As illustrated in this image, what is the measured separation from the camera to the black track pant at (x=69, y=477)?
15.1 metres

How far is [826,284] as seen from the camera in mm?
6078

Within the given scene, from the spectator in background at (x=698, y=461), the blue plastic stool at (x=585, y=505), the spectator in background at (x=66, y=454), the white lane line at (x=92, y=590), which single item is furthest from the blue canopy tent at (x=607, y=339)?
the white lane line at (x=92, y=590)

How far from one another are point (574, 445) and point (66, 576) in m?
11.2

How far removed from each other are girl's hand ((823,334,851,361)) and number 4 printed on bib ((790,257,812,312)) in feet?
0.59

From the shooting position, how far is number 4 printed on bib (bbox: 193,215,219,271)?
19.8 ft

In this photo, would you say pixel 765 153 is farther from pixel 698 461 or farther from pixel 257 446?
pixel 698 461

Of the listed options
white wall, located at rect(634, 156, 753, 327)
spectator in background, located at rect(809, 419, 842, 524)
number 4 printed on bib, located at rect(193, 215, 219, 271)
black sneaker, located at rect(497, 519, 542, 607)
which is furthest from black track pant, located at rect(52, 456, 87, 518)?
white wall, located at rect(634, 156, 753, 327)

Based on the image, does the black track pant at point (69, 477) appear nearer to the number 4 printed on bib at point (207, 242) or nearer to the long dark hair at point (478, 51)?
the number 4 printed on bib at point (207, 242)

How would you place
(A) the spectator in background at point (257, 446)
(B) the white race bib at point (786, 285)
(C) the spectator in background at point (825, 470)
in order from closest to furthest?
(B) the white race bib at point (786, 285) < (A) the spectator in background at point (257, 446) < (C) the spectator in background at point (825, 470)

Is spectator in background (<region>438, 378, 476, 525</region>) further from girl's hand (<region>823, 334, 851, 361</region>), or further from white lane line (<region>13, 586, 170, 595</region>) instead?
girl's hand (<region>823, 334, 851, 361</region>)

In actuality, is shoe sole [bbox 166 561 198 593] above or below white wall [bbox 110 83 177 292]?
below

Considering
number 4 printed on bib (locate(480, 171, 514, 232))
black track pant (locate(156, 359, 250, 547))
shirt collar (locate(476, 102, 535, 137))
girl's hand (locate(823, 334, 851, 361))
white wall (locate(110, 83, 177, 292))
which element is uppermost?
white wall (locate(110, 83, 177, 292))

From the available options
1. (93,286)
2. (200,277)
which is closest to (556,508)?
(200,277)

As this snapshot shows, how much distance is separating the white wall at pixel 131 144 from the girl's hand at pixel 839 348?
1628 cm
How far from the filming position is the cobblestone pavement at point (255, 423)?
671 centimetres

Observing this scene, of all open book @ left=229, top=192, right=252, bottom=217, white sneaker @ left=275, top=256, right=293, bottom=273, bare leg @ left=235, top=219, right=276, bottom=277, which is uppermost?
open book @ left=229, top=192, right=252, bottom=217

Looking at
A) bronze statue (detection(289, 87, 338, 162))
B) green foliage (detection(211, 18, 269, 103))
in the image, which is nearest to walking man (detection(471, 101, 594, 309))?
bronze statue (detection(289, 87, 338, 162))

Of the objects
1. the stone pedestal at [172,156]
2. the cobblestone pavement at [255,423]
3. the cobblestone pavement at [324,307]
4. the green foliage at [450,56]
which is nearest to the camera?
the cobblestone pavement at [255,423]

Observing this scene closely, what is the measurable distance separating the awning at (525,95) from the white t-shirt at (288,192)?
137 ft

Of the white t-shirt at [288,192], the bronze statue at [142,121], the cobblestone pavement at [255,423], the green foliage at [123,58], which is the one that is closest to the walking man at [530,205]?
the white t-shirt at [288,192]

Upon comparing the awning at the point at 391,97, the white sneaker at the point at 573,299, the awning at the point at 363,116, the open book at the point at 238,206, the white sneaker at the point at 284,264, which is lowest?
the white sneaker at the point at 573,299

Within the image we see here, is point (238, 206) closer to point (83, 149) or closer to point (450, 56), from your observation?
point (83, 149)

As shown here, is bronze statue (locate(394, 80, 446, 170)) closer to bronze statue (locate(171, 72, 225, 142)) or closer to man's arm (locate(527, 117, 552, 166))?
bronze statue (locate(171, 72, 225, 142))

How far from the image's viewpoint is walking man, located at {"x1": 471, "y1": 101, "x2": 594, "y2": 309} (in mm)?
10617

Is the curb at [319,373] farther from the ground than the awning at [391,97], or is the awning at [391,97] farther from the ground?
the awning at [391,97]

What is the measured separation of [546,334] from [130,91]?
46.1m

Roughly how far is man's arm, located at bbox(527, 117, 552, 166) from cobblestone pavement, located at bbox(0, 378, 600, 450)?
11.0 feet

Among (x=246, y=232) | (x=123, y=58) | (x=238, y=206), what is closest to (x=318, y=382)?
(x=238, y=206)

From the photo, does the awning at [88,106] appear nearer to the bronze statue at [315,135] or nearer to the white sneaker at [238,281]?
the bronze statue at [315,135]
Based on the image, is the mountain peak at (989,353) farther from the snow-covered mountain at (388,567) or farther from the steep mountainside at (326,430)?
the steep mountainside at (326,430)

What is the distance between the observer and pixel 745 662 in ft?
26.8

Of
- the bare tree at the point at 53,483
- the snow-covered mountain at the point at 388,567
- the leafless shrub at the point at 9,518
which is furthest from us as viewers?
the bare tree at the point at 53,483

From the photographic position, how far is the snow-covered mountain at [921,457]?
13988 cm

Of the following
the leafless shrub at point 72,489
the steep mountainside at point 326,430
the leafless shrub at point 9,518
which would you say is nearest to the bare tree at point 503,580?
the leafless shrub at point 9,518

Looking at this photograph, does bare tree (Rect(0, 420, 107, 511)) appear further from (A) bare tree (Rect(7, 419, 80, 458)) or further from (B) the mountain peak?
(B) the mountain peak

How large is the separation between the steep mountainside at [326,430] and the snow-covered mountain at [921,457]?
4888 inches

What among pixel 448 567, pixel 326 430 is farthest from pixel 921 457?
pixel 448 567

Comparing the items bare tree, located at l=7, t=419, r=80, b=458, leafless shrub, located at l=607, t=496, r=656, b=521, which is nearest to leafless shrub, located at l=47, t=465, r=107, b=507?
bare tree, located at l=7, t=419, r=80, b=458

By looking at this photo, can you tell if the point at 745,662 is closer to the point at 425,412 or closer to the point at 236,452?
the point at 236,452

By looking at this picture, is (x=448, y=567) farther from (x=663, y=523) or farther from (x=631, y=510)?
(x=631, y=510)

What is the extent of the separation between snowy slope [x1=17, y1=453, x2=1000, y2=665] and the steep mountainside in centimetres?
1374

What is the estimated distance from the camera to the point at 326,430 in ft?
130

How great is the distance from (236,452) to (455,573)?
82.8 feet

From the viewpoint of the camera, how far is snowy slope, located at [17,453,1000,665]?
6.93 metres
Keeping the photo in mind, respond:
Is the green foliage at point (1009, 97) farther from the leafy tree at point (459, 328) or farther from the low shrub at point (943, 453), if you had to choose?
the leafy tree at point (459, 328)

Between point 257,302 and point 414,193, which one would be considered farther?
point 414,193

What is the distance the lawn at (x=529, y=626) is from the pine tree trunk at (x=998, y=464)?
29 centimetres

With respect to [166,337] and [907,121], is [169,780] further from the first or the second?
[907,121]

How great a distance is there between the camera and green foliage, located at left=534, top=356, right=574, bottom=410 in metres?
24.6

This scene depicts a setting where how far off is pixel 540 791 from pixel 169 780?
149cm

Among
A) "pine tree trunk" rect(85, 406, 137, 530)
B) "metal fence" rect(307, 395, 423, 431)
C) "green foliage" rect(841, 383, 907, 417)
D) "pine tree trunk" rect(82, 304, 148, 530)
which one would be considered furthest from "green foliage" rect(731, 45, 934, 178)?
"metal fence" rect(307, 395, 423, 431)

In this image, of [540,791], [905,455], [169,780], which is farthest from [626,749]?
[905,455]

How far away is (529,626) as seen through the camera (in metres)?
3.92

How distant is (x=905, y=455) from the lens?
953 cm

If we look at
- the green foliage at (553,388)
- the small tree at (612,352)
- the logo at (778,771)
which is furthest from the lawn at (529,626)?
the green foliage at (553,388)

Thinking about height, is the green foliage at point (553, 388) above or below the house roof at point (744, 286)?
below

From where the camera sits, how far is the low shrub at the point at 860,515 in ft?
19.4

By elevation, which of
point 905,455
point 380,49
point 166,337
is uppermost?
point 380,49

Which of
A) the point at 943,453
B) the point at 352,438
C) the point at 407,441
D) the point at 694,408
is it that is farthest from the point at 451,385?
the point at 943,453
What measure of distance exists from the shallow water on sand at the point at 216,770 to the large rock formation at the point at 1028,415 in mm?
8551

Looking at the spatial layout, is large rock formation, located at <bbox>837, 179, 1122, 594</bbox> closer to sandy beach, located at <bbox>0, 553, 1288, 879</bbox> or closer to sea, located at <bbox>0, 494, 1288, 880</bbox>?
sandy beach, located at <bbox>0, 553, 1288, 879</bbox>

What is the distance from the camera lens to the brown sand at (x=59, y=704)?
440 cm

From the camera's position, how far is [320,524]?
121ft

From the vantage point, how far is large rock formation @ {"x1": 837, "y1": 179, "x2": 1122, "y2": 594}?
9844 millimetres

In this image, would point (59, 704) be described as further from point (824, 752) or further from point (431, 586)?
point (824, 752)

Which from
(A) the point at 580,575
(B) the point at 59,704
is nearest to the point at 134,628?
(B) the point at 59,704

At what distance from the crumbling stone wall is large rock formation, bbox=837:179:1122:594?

= GOAL OF THE EXERCISE =
Print exactly the lines from the one with "What is the distance from" through the end of the data, inclusive.

= RESPONSE BELOW =
What is the distance from the camera lens to the brown sand at (x=59, y=704)?
440 cm

From the camera's position, how far is [320,524]?
121ft

From the vantage point, how far is large rock formation @ {"x1": 837, "y1": 179, "x2": 1122, "y2": 594}?
9844 millimetres

In this image, would point (59, 704) be described as further from point (824, 752) or further from point (431, 586)?
point (824, 752)

Which from
(A) the point at 580,575
(B) the point at 59,704
is nearest to the point at 134,628?
(B) the point at 59,704

At what distance from the crumbling stone wall is large rock formation, bbox=837:179:1122:594?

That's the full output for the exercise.